» REQUIREMENT A: Copy the passage of the clothing post from "The box came" to "I be worthy." word for word.

* Begin DOCUMENT SECTION *

Just Buy the Damn Clothes

 

Last week I got my first stitch fix in a loooong time. I love Stitch Fix but have a hard time paying the prices of most pieces so it’s pretty rare I order a box.  Last month they informed me they were waiving my styling fee (which happens if you wait long enough between boxes apparently) and I also happened to have a $25 credit sitting out there. It was as good a time as ever. I’d been putting off shopping because, to be completely honest, my weight is higher than I want it to be. A combination of a long and stringent training season, the stress of moving with small children and a job change…my clothes are understandably tight right now. I’ve been squeezing into them, uncomfortable and angry with myself. Going out has become one of those sad, dramatic affairs where I sit on the closet floor staring wistfully at all my beautiful, not fitting clothes and cry. The fact is I’m at a size I skipped in the weight loss process. I cruised so quickly downwards past this current weight that I didn’t have time to replace my wardrobe to this strange, in between size. I had clothes from 15 lbs heavier and clothes from 15 lbs lighter but where I am today has left me in a clothing desert. So, hopeful that trying on clothes in my own home would be slightly less humiliating,  I reluctantly moved the size indicator on my ‘style profile’ up a size and placed my order.

The box came and I loved every. single. thing. All of it. I felt cute. I felt comfortable. It was my style and went with the other few stretchy pieces of clothes that still fit. So why did I want to send each and every piece back? One simple word.

Worthiness.

Such a small word for such a big struggle.

No matter how much I loved those clothes I told myself I wasn’t worthy of buying myself those clothes. I had put on weight and didn’t deserve to “reward” myself for that. New clothes meant I was throwing in the towel. Instead of buying new clothes I should be hitting the gym, balls to the wall, and eating clean again. I should be running more, eating less, measuring and weighing until all evidence of my summer/fall of excess was erased. When I was back down to where I was at the beginning of the summer,I could buy my reward clothes. Then, and only then, would I be worthy.

Over and over and over the circle of thoughts run through my head. I put the clothes in the return bag. I take them out. I try them on. I cycle through my “I’m not worthy” diatribe AGAIN.

* End DOCUMENT SECTION *

» REQUIREMENT B: In the entries, change "rectangle tool" to "box tool" in the lines from the line with "of the laptops." to the line with "194,92,216,133", keeping everything else the same. Return only those lines.

* Begin ROWS *

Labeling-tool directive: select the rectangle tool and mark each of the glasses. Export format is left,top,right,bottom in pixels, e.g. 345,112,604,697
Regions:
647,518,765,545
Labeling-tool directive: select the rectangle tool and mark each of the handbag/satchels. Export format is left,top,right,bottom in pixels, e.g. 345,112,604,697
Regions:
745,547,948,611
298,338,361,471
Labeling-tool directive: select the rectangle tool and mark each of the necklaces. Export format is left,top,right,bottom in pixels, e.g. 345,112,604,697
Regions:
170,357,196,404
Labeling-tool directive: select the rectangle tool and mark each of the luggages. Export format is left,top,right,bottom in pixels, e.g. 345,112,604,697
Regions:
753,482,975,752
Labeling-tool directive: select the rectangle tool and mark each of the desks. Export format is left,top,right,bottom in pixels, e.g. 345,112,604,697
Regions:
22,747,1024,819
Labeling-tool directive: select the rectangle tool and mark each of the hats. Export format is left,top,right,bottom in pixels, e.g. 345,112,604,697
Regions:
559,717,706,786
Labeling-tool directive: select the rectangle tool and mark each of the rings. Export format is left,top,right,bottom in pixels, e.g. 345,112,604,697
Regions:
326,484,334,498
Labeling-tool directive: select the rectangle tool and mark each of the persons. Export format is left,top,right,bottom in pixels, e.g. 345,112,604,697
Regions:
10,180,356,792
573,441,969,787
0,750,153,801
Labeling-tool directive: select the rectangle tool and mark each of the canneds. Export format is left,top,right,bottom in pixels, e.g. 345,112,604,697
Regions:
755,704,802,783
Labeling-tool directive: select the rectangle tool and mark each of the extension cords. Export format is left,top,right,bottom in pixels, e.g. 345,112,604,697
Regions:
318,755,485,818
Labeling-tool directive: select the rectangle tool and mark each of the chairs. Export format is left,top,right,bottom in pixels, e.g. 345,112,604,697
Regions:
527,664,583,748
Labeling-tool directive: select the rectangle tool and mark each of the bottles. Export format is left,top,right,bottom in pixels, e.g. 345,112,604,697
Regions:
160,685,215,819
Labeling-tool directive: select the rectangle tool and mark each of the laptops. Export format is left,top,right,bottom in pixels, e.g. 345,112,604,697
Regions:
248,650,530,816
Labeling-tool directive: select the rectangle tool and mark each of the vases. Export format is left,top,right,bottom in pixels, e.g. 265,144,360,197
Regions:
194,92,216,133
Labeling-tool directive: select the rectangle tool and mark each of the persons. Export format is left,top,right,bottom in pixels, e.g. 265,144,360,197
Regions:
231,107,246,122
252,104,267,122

* End ROWS *

» COMPLETE ANSWER A:
The box came and I loved every. single. thing. All of it. I felt cute. I felt comfortable. It was my style and went with the other few stretchy pieces of clothes that still fit. So why did I want to send each and every piece back? One simple word.

Worthiness.

Such a small word for such a big struggle.

No matter how much I loved those clothes I told myself I wasn’t worthy of buying myself those clothes. I had put on weight and didn’t deserve to “reward” myself for that. New clothes meant I was throwing in the towel. Instead of buying new clothes I should be hitting the gym, balls to the wall, and eating clean again. I should be running more, eating less, measuring and weighing until all evidence of my summer/fall of excess was erased. When I was back down to where I was at the beginning of the summer,I could buy my reward clothes. Then, and only then, would I be worthy.

» COMPLETE ANSWER B:
Labeling-tool directive: select the box tool and mark each of the laptops. Export format is left,top,right,bottom in pixels, e.g. 345,112,604,697
Regions:
248,650,530,816
Labeling-tool directive: select the box tool and mark each of the vases. Export format is left,top,right,bottom in pixels, e.g. 265,144,360,197
Regions:
194,92,216,133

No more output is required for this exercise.